Nadie sabe si la vida que llevamos será suficiente para perdurar a la muerte. Algunos cursis, siguiendo el adagio, creen que vivirán más allá de la muerte procreando hijos, que estos prolongarán sus vidas cuando ellos ya no sean sino solo vagos recuerdos; que sus apellidos no se extinguirán en los tiempos por venir; que su sangre seguirá corriendo por las venas de otras generaciones que no tendrán la posibilidad de conocer.  Otros creen que pervivirán si es que plantan un árbol. Claro, un árbol puede ser fuente de sombra, de frescura y lozanía, o un mudo e inmóvil testigo de nuestras vidas anodinas o fructíferas. Después de todo, un árbol, si es que antes no se interpone el filo de un hacha innoble, vivirá más que el hombre, será más fuerte y vigoroso (no los endebles y enfermizos seres en que nos convertimos cuando pasan los años) y, como una mofa a nuestro comportamiento sinuoso, el árbol (a diferencia de nosotros que por lo general morimos suplicando, orando, gimiendo) siempre morirá de pie, estoico, curtido e imperturbable. Entonces el árbol también nace, el árbol también muere.

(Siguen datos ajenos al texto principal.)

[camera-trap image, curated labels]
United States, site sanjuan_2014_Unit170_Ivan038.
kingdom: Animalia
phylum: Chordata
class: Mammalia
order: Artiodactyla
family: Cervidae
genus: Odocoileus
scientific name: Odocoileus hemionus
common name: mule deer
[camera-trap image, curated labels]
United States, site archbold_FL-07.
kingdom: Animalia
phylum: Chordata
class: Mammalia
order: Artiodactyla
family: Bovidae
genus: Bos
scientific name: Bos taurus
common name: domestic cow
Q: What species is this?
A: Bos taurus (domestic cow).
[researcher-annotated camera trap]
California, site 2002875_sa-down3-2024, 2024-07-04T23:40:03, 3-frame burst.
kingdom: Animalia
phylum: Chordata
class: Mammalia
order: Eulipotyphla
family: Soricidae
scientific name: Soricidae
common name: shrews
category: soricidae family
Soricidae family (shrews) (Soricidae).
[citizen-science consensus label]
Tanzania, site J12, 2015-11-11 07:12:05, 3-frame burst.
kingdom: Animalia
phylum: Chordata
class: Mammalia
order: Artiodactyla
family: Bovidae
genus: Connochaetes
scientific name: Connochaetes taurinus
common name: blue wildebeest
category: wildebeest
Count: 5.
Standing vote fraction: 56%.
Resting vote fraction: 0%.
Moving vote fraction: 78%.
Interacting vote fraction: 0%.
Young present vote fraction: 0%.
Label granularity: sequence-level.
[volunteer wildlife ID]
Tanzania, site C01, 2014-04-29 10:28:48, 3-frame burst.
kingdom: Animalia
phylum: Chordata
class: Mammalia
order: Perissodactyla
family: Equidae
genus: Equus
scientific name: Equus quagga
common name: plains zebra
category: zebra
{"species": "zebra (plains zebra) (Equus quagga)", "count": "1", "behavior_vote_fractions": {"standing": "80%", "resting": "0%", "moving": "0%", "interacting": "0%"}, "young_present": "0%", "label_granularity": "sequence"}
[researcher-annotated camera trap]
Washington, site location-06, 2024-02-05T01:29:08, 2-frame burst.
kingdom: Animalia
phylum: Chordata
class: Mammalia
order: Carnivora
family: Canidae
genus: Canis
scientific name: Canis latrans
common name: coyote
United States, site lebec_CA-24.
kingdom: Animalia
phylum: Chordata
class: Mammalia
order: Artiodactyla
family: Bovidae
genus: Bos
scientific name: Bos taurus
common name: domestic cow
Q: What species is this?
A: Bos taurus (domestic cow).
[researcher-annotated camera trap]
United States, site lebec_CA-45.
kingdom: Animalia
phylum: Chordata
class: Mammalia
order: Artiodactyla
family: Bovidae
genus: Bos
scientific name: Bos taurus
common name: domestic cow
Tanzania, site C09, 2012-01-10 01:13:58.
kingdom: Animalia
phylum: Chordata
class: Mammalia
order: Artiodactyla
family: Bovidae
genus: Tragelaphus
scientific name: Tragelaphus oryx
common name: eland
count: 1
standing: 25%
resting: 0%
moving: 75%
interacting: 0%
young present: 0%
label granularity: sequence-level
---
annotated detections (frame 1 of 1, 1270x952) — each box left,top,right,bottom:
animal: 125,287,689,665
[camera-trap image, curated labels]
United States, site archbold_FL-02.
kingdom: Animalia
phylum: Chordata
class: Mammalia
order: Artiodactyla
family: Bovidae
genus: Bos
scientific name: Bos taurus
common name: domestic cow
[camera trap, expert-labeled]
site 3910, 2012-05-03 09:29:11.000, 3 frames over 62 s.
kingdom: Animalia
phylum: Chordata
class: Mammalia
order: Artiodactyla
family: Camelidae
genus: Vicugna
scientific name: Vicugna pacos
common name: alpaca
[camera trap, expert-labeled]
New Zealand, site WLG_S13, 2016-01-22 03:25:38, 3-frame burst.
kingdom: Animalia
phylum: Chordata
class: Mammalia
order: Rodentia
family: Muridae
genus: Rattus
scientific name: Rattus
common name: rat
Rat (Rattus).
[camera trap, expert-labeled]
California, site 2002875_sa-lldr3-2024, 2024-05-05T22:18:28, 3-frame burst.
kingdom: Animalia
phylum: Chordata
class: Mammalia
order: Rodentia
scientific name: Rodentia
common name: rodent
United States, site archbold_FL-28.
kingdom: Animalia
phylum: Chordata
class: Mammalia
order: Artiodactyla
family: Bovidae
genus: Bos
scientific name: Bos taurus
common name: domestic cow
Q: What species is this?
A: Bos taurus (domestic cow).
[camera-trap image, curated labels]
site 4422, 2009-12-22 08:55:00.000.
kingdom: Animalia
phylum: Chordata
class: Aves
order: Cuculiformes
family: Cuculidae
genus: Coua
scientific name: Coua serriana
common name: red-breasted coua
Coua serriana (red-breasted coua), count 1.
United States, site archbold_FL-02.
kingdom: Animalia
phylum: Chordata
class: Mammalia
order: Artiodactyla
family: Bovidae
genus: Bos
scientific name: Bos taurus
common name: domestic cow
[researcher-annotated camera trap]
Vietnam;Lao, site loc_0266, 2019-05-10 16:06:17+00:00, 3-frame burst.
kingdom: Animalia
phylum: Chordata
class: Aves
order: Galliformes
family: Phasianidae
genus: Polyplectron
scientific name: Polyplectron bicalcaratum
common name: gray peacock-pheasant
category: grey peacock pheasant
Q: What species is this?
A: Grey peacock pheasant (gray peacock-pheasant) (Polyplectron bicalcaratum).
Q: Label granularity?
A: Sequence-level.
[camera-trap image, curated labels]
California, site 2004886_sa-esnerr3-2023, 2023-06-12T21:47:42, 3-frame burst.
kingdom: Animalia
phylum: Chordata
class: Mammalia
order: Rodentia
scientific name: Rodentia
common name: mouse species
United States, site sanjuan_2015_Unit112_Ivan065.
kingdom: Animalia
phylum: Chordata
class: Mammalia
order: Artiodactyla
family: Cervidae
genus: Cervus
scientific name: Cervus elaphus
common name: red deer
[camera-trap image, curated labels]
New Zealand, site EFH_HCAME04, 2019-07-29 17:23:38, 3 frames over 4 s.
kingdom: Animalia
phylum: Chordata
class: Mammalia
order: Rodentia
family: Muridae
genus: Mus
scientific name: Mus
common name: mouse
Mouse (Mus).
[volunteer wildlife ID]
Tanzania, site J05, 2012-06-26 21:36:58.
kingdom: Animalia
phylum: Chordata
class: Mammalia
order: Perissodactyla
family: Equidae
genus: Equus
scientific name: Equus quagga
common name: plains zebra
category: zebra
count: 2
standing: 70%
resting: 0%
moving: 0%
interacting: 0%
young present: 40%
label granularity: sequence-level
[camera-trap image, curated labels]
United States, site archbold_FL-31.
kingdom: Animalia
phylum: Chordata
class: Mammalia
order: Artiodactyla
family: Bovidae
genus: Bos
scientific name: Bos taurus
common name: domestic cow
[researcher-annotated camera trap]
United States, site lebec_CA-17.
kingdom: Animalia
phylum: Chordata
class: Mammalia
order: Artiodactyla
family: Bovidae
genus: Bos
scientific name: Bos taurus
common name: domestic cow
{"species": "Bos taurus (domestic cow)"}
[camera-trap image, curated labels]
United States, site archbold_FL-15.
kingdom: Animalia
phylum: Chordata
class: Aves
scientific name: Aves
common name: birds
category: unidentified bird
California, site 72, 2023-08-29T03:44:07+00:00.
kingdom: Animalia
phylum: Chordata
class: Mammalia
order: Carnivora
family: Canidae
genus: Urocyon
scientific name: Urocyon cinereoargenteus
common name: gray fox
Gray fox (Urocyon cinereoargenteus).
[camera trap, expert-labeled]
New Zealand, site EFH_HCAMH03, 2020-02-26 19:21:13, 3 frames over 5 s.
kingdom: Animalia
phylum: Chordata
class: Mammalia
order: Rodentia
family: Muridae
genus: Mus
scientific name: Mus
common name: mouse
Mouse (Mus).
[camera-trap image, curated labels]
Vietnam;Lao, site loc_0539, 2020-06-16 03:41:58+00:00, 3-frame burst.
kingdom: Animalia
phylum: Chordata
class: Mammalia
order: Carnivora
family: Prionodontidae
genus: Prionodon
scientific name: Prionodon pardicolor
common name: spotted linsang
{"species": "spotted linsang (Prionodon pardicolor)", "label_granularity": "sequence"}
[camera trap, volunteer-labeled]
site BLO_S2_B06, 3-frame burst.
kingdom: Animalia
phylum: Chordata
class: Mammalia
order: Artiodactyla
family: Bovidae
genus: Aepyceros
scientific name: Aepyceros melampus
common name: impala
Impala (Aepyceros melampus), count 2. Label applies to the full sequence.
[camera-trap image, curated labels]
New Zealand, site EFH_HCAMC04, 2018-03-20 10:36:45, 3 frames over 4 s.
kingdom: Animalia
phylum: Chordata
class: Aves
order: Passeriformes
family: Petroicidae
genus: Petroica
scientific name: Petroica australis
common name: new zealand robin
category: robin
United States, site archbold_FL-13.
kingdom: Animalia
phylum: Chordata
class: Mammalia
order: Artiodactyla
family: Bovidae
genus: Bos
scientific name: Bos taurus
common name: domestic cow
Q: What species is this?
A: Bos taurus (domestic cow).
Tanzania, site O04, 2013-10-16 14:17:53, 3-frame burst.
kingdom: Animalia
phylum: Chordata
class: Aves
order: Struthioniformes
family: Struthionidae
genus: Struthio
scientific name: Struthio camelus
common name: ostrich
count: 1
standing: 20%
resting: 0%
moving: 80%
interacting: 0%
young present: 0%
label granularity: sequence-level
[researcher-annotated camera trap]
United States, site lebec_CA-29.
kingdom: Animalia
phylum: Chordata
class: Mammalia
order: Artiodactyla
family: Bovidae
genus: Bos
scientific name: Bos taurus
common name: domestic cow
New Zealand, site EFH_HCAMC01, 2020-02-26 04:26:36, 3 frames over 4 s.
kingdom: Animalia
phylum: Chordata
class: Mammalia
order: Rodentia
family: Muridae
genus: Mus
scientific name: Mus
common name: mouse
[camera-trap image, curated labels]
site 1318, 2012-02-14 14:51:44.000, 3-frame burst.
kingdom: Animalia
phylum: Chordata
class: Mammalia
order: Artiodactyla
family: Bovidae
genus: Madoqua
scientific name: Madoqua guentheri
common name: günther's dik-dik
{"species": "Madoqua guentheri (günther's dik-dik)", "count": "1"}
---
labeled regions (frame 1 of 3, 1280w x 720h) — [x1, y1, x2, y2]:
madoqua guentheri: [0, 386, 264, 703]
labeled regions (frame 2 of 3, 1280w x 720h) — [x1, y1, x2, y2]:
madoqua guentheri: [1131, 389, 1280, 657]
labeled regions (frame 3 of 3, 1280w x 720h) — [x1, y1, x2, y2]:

Hay algunos que consideran que prolongarán su existencia si escriben un libro. Creen que un libro puede suplir al hijo que no tuvieron o al árbol que no plantaron. O tal vez tengan razón: quizá el libro puede sobreponerse a la muerte mucho más que el hijo (que terminará olvidando al padre) o mucho más que el árbol (que por fin se extinguirá ante la tiranía del viento, el sol y la lluvia). Quién sabe si el libro, efectivamente, sea el mejor referente para perennizarse en el tiempo. Por lo demás, miles de personas han tenido hijos y otros tantos han plantado un árbol. Y no todos vieron cumplidos sus deseos de vivir más allá de la muerte; por el contrario, han sido ignorados y echados a la oscuridad y al olvido. Sí, puede que los cursis en algo tengan la razón… y la clave: un libro.